[[ EXTRACT open ]]
Harvard University / New York University
Esti Blanco-Elorrieta is an Assistant Professor of Psychology at New York University. In their research, Dr. Blanco-Elorrieta combines insights from monolingual and multilingual individuals, who process language through speech or sign, to inform an inclusive and comprehensive neurobiology of language. The goal is to identify the core components and principles under which the language system operates by identifying the processes that remain constant in the face of what could seem like very different linguistic experiences. Dr. Blanco-Elorrieta's research combines data from neuroimaging, computational and behavioral methods and takes the most naturalistic approach possible to inform theories that can not only account for laboratory based experiments but rather capture the multifaceted and socially influenced experience of what it means to communicate in the real world.
Dr. Blanco-Elorrieta obtained their PhD from New York University, where they worked at the Neuroscience of Language lab under Liina Pylkkänen's supervision, and completed their post-doctoral training at Harvard University with Alfonso Caramazza. In 2019, Dr. Blanco-Elorrieta was recognized as a Forbes 30 under 30 scientist.
Universitat Oberta de Catalunya
I got my degree in Psychology in 2002 at the University of Padua (Italy). In 2003 I joined the Cognitive Neuroscience Laboratory in Brescia (Italy) where I have been working as a clinical neuropsychologist and, at the same time, collaborating on projects that investigated language deficits in patients with Frontotemporal dementia and the use of brain stimulation as a rehabilitation tool for patients with neurodegenerative diseases.
[[ EXTRACT closed ]]
[[ ENTRIES SHOWN open ]]
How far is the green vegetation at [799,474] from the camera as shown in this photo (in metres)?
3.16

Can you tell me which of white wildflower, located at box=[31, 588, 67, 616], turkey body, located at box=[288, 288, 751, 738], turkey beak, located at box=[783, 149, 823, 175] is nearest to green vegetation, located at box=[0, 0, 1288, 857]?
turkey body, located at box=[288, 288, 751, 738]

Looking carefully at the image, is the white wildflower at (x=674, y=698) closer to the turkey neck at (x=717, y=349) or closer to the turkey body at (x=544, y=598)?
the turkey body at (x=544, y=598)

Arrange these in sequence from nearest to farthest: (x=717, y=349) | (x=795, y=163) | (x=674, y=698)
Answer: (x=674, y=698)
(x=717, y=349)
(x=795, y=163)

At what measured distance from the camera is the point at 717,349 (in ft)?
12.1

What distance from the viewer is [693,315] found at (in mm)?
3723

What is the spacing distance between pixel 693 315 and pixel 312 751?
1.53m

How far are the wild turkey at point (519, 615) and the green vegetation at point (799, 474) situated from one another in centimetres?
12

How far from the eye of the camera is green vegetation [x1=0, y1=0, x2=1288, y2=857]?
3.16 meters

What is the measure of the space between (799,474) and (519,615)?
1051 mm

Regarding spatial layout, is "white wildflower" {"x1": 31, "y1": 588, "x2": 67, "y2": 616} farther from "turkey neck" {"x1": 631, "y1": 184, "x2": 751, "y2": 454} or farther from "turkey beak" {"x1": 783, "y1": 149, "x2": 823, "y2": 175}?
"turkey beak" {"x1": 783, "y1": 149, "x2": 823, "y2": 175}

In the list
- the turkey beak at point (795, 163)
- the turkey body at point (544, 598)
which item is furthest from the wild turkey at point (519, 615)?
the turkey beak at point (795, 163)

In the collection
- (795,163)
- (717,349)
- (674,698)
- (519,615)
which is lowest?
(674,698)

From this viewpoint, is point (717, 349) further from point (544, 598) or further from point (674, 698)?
[[ ENTRIES SHOWN closed ]]
ASSIGNMENT 1
According to the researcher bios, at which university did Dr. Blanco-Elorrieta complete post-doctoral training?
ASSIGNMENT 2
Write a continuation of the researcher bios, starting after their last sentence.
The rows come from a different source than the researcher bios.

ANSWER SPACE 1
Harvard University

ANSWER SPACE 2
From 2006 to 2009, I did my PhD in Psychobiology at the University of Padua (Italy) focussing on the neurophysiological components of semantic and episodic memory in elderly.
In 2009, I joined the Speech Production and Bilingualism (SPB) at the Center for Brain and Cognition (Pompeu Fabra University). From 2009 on my research interests are focused on the study of word production, non-linguistic control processes in brain-damaged (post-stroke and neurodegenerative diseases) individuals with a special emphasis on bilingual speakers, and on bilingualism as a contributor to cognitive reserve in dementia. In 2010 I was awarded the ‘Juan de la Cierva’ post-doctoral fellowship and in 2014 the ‘Ramón y Cajal’ fellowship from the Spanish Government.
Since December 2019, I am an Associate Professor of the Master in Neuropsychology at the Faculty of Health Sciences of the Universitat Oberta de Catalunya and member of Cognitive NeuroLab.
Universitá degli Studi di Padova
Judit Gervain is a Full Professor at the Department of Developmental and Social Psychology of the University of Padua, Italy as well as a Senior Research Scientist at the CNRS, Paris, France. She is trained as a theoretical linguist, obtained a PhD in 2002 in Cognitive Neuroscience under the mentorship of Jacques Mehler from SISSA, Trieste, Italy. She then worked as a post doctoral researcher at the University of British Columbia, Vancouver, Canada. In 2009, she took up a research position at the CNRS, in Paris, France, from which she moved to the University of Padua in 2020. Her research focuses early speech perception and language acquisition in typically developing monolingual, bilingual infants as well as in infants with hearing impairment. She uses behavioral and brain imaging techniques to explore the perceptual and language as well as their neural correlates. Her work has been published in leading journals, such as Science Advances, Nature Communications, PNAS and Current Biology. She is an associate editor at Developmental Science, Cognition and Neurophotonics. Her work is currently funded by an ERC Consolidator Grant.
University of Zurich
Balthasar Bickel is Professor of General Linguistics in the Department of Comparative Language Science at the University of Zurich and Director of Switzerland's National Research Center on Evolving Language. He uses experimental and data-science methods across languages and species to uncover the cultural and biological forces that determine how languages evolve, how they are processed, and how they are acquired.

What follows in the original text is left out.